Searching for Gold
I was born an April baby, but something must have happened when I hit the six-month mark. On a crisp, October day, someone popped me into a pile of fallen leaves. Or, I rode in my older brother’s arms in the backseat of our blue Buick, through the hills of Appalachia, mesmerized by yellows, oranges, and reds. Now that I’m all grown up, I’m not a fan of pumpkin spice lattes, but apple cider is my beverage of choice. I’m a fall girl and always have been. Goldenrod, rust, taupe, and smoky green heathers that reflect the landscape in autumn are the colors that comfort me. Reds that veer toward the deep pinks of spawning salmon and red-twig dogwood are the whiskey glaze on the apple cake.
The scents of autumn are the ones I prefer: dried sweetgrass, the sharp prick of sage, fermenting blackberries on the vine, apples. Hiking through the larch forests blanketing the canyons surrounding Missoula, Montana, my home for five years, mesmerized me. And it’s my pup’s favorite place in the world.
In search of the elusive pockets of gold, I made the drive to the former mining town of Garnet, Montana, now billed as a “ghost town.” I spent the long, lonely day of Halloween there, completely alone. I made no acquaintances, ghostly or corporeal, but I found my gold.
During the brief summer of 2017 — brief because I spent most of it lying on my couch healing from a hip injury — I thirsted for color, adventure, peace, and good health. But nature has always been my go-to for grounding, for returning to my essential self. So, on a Friday I’ll never forget, I took off for parts unknown, exploring a network of gravel roads leading west along Gold Creek. I whiled away the day, creekside, watching the dog wander and sniff, chase chipmunks, and laze in the mid-September sun. And from that day arose, in my mind, a fully formed short story and a play, both featuring a gruff, nature-attuned, middle-aged woman who found solace in the wilds of Montana. That’s not so far off the mark. As the sun began its slow descent over the mountains, I found everything I was looking for.

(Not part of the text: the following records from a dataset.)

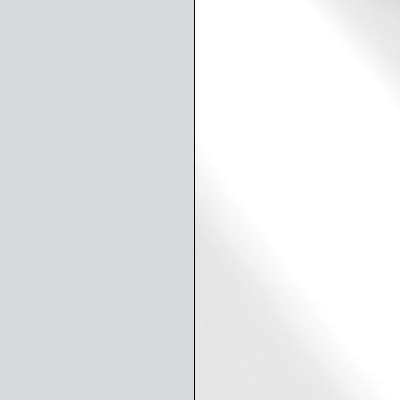 Silver Carcase with White Glass Front 596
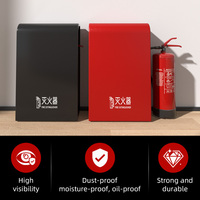 Boîtes de rangement pour extincteurs portables, flexibles, durables, recyclables, en acier inoxydable, certifiées ISO9001 CE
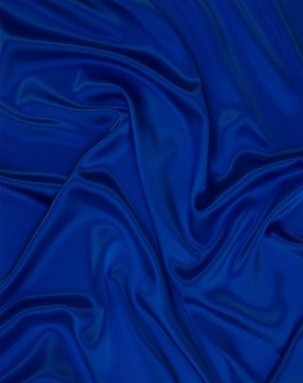 Ткань шелковая со складками синяя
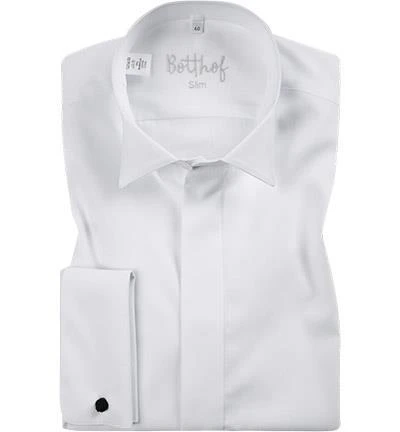 Botthof Smokinghemd Slim Kläppchen 37-85-292/10 Slim Fit, Popeline, Weiß 1 Botthof Smokinghemd Slim Kläppchen 37-85-292/10 Slim Fit, Popeline, Weiß
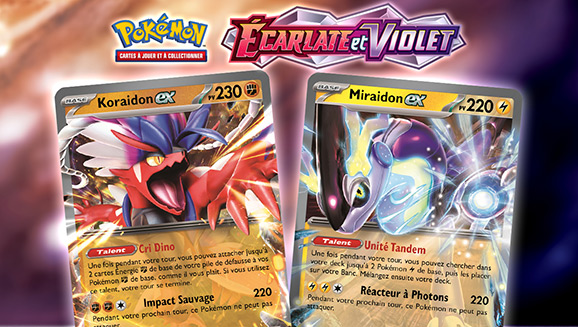 Pokémon JCC EV01 Ecarlate et Violet Miraidon Coffret Dresseur d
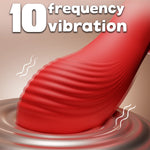 3-in-1 Thrusting & Lip-Sync Rabbit Vibrator 💦🔥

In 2019, I made migrated south like the Sandhill Cranes, from the lush forests and prairies of northwest Montana to New Mexico’s Rio Grande Valley. I wanted warmer winters, with an extended hiking season, and I found what I was looking for. My area of northern New Mexico gets a full month or more of each swing season, the best time for long hikes in mild weather. In March and April, you’ll find me hiking the foothills. May and June, I’ll move a thousand feet up, following the line of melting snow. But in autumn, the vistas are endless and varied, keeping me on the go until the first snowfall, and miles of gold light the path, wherever I choose to go.
Last year, the first flakes fell on Thanksgiving. This year, they’re predicted to fall a month earlier, on a random Tuesday in late October — a boon for the firefighters battling catastrophic blazes throughout the Rocky Mountains.

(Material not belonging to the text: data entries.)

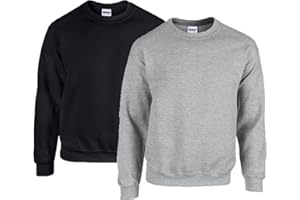 Gildan 2er Herren Sweatshirt Heavy Blend Sweat M L XL 2XL 3XL 4XL 5XL in verschiedenen Farbsets & HLKauf-Block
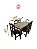 Mesa de Jantar em Angelim Pedra com 6 Cadeiras 1,60m x 80cm - Imagem 8
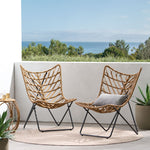 Bryson Light Brown Outdoor Chair Set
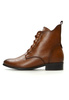 Damskie brązowe krótkie botki na na niskiej podeszwie Potocki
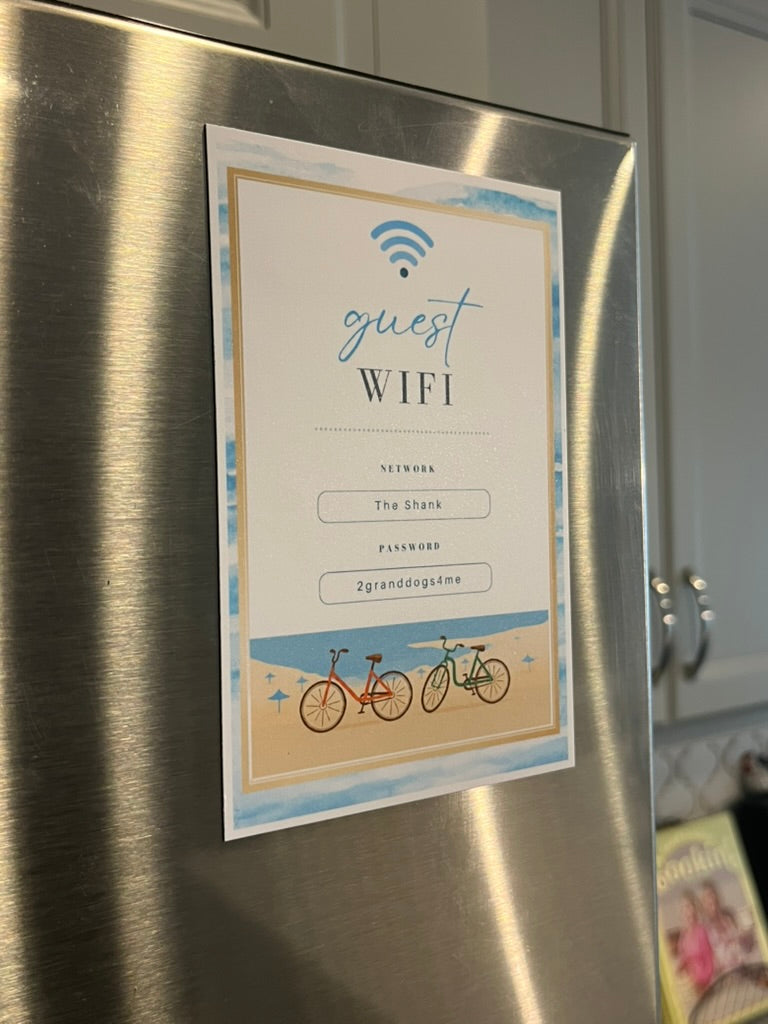 Custom Wifi Router and Password Magnet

But if it’s really gold I’m looking for, I can hop in my car and drive a mile east to the broad swath of glowing cottonwoods that border the Rio Grande. “The Bosque” is magical at any time of the year, but in autumn, it’s incandescent. And beneath the hidden canopy of golden leaves, asters and sunflowers burst forth in a final attempt to sow their seeds in the thick duff of fallen leaves.
One fine night, when the moon is full, my friends and I car-camp in the Jemez with all of our dogs, talking late into the night, until we run out of firewood. It’s cold enough to drive us into our sleeping bags, where we huddle with our dogs for warmth. But in the morning, there is plenty of light and color in the dark woods, russets and reds mostly. The turning approaches, brought on by colder temperatures, although the skies above remain heartbreaking blue.

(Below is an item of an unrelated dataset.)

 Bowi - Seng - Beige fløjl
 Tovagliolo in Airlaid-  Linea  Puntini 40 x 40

At last, autumn begins its final turn to winter. But I’m not ready to toss my boots into the closet — there is so much more to see. The foothills beckon, the footing dry and firm, the air crisp and cool. Not a whisper of wind. And there are dogs needing exercise.
We head to the Manzanitas, scarcely more than a thousand feet above the valley floor, but an entirely different landscape. I’m immersed in an endless pinon-juniper forest that surely must span a continent, it is so vast to the eye. A multitude of jays and crows battle for the fat-rich pine nuts, and on the ground, a few insects appear, their movements slowed by the cold.
The few deciduous trees have already lost their leaves. It’s the shrubs and grasses that call my name: the banana-yellow fruits of the cholla cactus, the elfin sculptures of seedheads.
The dog is weary and foot-sore, and the veterinarian tells me he can no longer be a “weekend warrior.” He is still a warrior in his heart — but I have to accept that he is in the autumn of his life. Still, he wants to be with me every step of the way, as he has been for ten long years. I’ll just watch him carefully, take the world at his pace. I’ll feed him supplements and hand-cooked mixtures of his favorite foods. We’ll both grow old, together.
Author’s Note: All photos taken with a Canon Point-and-Shoot 35-mm digital camera. I think it’s about 20 pixels. Blue and gold are my favorite colors, and there is no shortage of them in New Mexico, in any season.
I like to play with light, usually with the sun behind me. But sometimes I like to pick up some sidelight and occasionally, some backlight. Beauty is in the eye of the beholder.
New Mexico is beautiful: Please come to explore its majestic landscape and spend lots of money (we’re a poor state); but if you plan to stay, keep in mind that water is a limited resource, and every year, summers are getting hotter.